The Company’s total assets at December 31, 2021 were $1.250 billion, an increase of $63 million from December 31, 2020. The increase in assets was related to a $65 million increase in securities. The growth in securities was linked to investing the heightened deposit balances received during 2021. At December 31, 2021, total deposits had increased $66 million from year end, primarily as a result of customers receiving stimulus payments.

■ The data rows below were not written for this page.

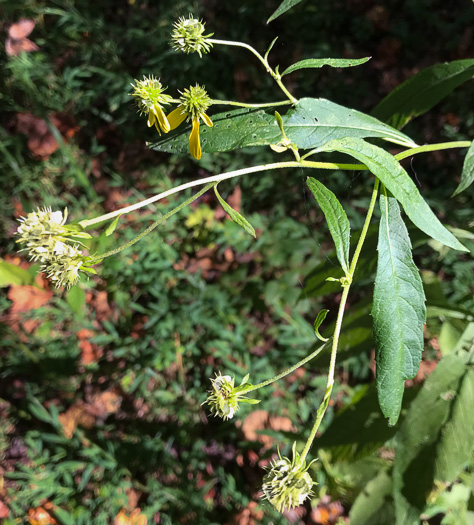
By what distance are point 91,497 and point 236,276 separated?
75 cm

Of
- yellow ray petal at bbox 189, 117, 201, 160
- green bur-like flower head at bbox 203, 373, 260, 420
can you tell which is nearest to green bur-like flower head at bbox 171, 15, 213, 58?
yellow ray petal at bbox 189, 117, 201, 160

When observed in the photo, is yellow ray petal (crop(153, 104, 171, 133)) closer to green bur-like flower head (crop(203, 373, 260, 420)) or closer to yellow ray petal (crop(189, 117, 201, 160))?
yellow ray petal (crop(189, 117, 201, 160))

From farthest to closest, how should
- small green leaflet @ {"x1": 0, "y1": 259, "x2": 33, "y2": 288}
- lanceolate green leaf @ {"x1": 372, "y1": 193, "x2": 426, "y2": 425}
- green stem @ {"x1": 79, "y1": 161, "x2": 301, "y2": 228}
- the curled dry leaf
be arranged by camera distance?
1. the curled dry leaf
2. small green leaflet @ {"x1": 0, "y1": 259, "x2": 33, "y2": 288}
3. lanceolate green leaf @ {"x1": 372, "y1": 193, "x2": 426, "y2": 425}
4. green stem @ {"x1": 79, "y1": 161, "x2": 301, "y2": 228}

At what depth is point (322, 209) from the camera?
60cm

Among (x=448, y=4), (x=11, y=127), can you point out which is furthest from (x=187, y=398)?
(x=448, y=4)

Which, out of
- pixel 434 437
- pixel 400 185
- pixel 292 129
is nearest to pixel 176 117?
pixel 292 129

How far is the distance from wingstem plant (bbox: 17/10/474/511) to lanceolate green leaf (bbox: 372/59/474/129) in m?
0.20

Ohio Valley Banc Corp. common stock is traded on the NASDAQ Global Market under the symbol OVBC. The Company owns The Ohio Valley Bank Company, with 16 offices in Ohio and West Virginia; Loan Central, Inc. with six consumer finance offices in Ohio; and Race Day Mortgage, Inc., an online consumer direct mortgage company. Learn more about Ohio Valley Banc Corp. at www.ovbc.com.

 

Caution Regarding Forward-Looking Information

Certain statements contained in this earnings release that are not statements of historical fact constitute forward-looking statements within the meaning of the Private Securities Litigation Reform Act of 1995. Words such as “believes,” “anticipates,” “expects,” “appears,” “intends,” “targeted” and similar expressions are intended to identify forward-looking statements but are not the exclusive means of identifying those statements. Forward-looking statements involve risks and uncertainties. Actual results may differ materially from those predicted by the forward-looking statements because of various factors and possible events, including: (i) impacts from the novel coronavirus (COVID-19) pandemic on our business, operations, customers and capital position; (ii) the impact of COVID-19 on local, national and global economic conditions; unexpected changes in interest rates or disruptions in the mortgage market related to COVID-19 or responses to the health crisis; (iii) changes in political, economic or other factors, such as inflation rates, recessionary or expansive trends, taxes, the effects of implementation of federal legislation with respect to taxes and government spending and the continuing economic uncertainty in various parts of the world; (iv) competitive pressures; (v) fluctuations in interest rates; (vi) the level of defaults and prepayment on loans made by the Company; (vii) unanticipated litigation, claims, or assessments; (viii) fluctuations in the cost of obtaining funds to make loans; (ix) regulatory changes; and (x) other factors that may be described in the Company’s Annual Reports on Form 10-K and Quarterly Reports on Form 10-Q as filed with the Securities and Exchange Commission from time to time. Forward-looking statements speak only as of the date on which they are made, and the Company undertakes no obligation to update any forward-looking statement to reflect events or circumstances after the date on which the statement is made to reflect unanticipated events.